• [TASKS FOR THIS EXERCISE]:
1. In the patch review, why does the reviewer say the rowid should be described as added to the end of the tuple being inserted instead of the end of the primary key?
2. Print everything in the patch review from "In fact, to" down to "right to exist.".
3. In the patch review, list every header file named in an #include line.

• [TEXT PROVIDED]:
[tarantool-patches] Re: [PATCH v2] sql: fix ephemeral table next rowid generation

n.pettik korablev at tarantool.org
Wed Jul 25 18:06:22 MSK 2018


> diff --git a/src/box/memtx_space.c b/src/box/memtx_space.c
> index f2d512f21..5a80d48ab 100644
> --- a/src/box/memtx_space.c
> +++ b/src/box/memtx_space.c
> @@ -843,6 +843,8 @@ static void
> memtx_init_ephemeral_space(struct space *space)
> {
> 	memtx_space_add_primary_key(space);
> +	struct memtx_space * ephem_space = (struct memtx_space *) space;
> +	ephem_space->next_rowid = 0;
> }
> 
> static int
> diff --git a/src/box/memtx_space.h b/src/box/memtx_space.h
> index 7dc341079..26181166a 100644
> --- a/src/box/memtx_space.h
> +++ b/src/box/memtx_space.h
> @@ -48,6 +48,11 @@ struct memtx_space {
> 	 */
> 	int (*replace)(struct space *, struct tuple *, struct tuple *,
> 		       enum dup_replace_mode, struct tuple **);
> +	/**
> +	 * Next rowid. This number is added to the end of pk to

In fact, to the end of tuple to be inserted. Now ofc PK of ephemeral
spaces consists of all fields, but it may change someday, I guess.

Moreover, ephemeral spaces aren’t supposed to be feature exclusively
of memtx engine. Vinyl ephemeral spaces also have right to exist. 

> +	 * allow to store non-unique rows in ephemeral tables.
> +	 */
> +	uint64_t next_rowid;
> };
> 
> /**
> diff --git a/src/box/sql.c b/src/box/sql.c
> index 6104a6d0f..fdf0313d3 100644
> --- a/src/box/sql.c
> +++ b/src/box/sql.c
> @@ -47,6 +47,7 @@
> #include "box.h"
> #include "txn.h"
> #include "space.h"
> +#include "memtx_space.h"
> #include "space_def.h"
> #include "index_def.h"
> #include "tuple.h"
> @@ -448,6 +449,18 @@ int tarantoolSqlite3EphemeralDrop(BtCursor *pCur)
> 	return SQLITE_OK;
> }
> 
> +/**
> + * Get next rowid for an ephemeral table.
> + */
> +uint64_t
> +tarantool_ephemeral_next_rowid(BtCursor *bt_cur)

Firstly, we don’t use ’tarantool_’ prefix anymore. Also we use ’struct’ prefix
for compound types: struct BtCursor *bt_cur. Moreover, I don’t see comment
for this function.

Secondly, I see your message within issue discussion:
"
Discussed verbally with
@kyukhin , @Korablev77 , @kostja and decided, that the unique rowid should be encapsulated into
vtab method of ephemeral space.
“

But this function doesn’t seem to be method of vtab…

> +{
> +	assert(bt_cur);
> +	assert(bt_cur->curFlags & BTCF_TEphemCursor);
> +	struct memtx_space * ephem_space = (struct memtx_space *) bt_cur->space;
> +	return ephem_space->next_rowid++;
> +}
> +
> static inline int
> insertOrReplace(struct space *space, const char *tuple, const char *tuple_end,
> 		enum iproto_type type)

• [DATASET EXCERPT]:
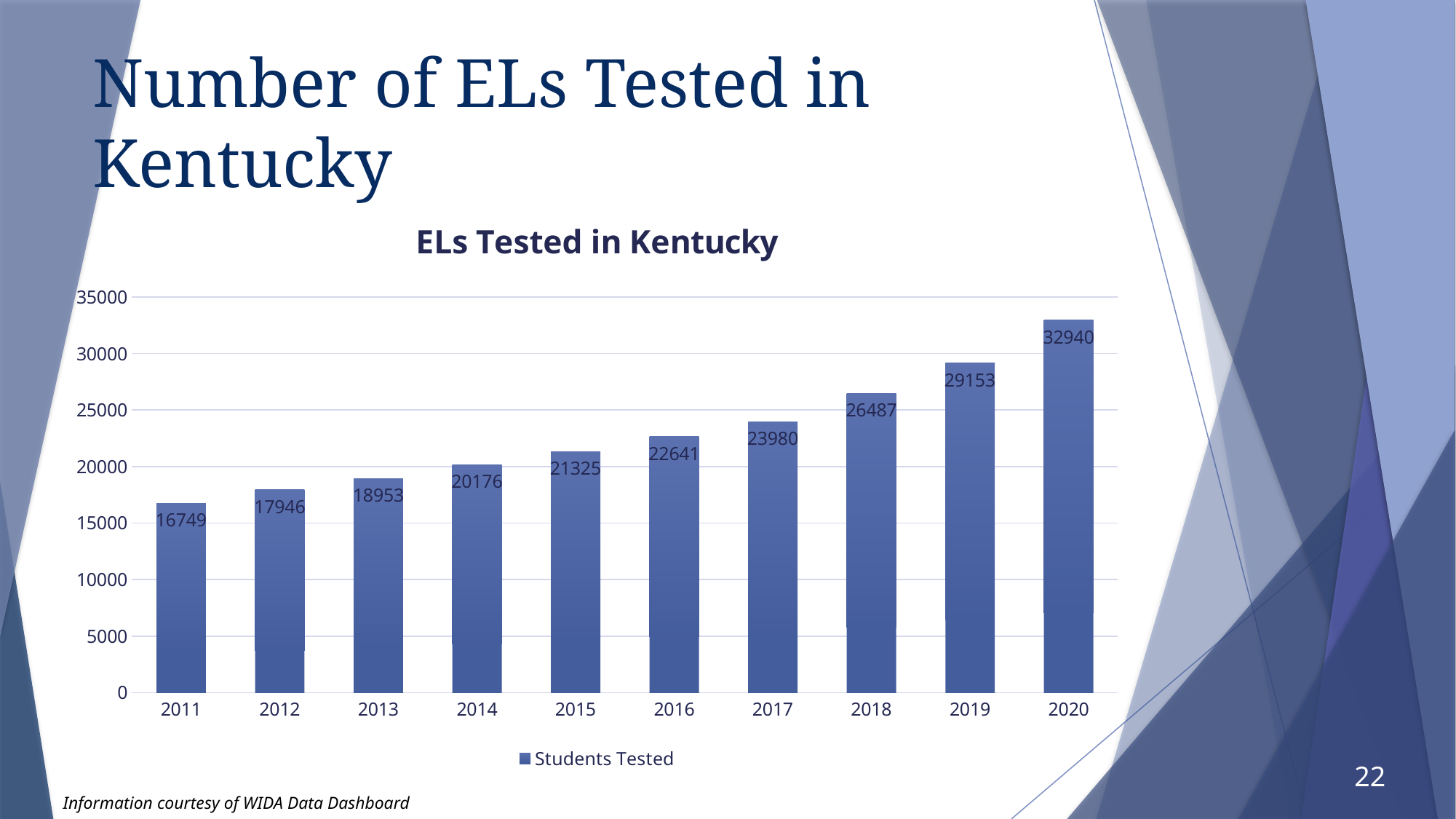
How many years are shown on the x axis? 10 Which is larger, the value for 2014 or the value for 2017? 2017 Do the values rise or fall from 2011 to 2020? rise Which year has the highest number of students tested? 2020 What is the value for 2011? 16749 What kind of chart is this? bar chart Which year has the lowest number of students tested? 2011 What is the value for 2016? 22641 What is the difference between the values for 2012 and 2011? 1197 What is the value for 2020? 32940 What is the difference between the values for 2020 and 2019? 3787 Is the value for 2018 greater or less than 25000? greater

• [WRITTEN RESPONSES]:
1. The rowid is actually added to the end of the tuple being inserted. Right now the primary key of an ephemeral space is made up of all fields, so the two happen to match. The reviewer expects that this could change someday.

2.
In fact, to the end of tuple to be inserted. Now ofc PK of ephemeral
spaces consists of all fields, but it may change someday, I guess.

Moreover, ephemeral spaces aren’t supposed to be feature exclusively
of memtx engine. Vinyl ephemeral spaces also have right to exist.

3.
box.h
txn.h
space.h
memtx_space.h
space_def.h
index_def.h
tuple.h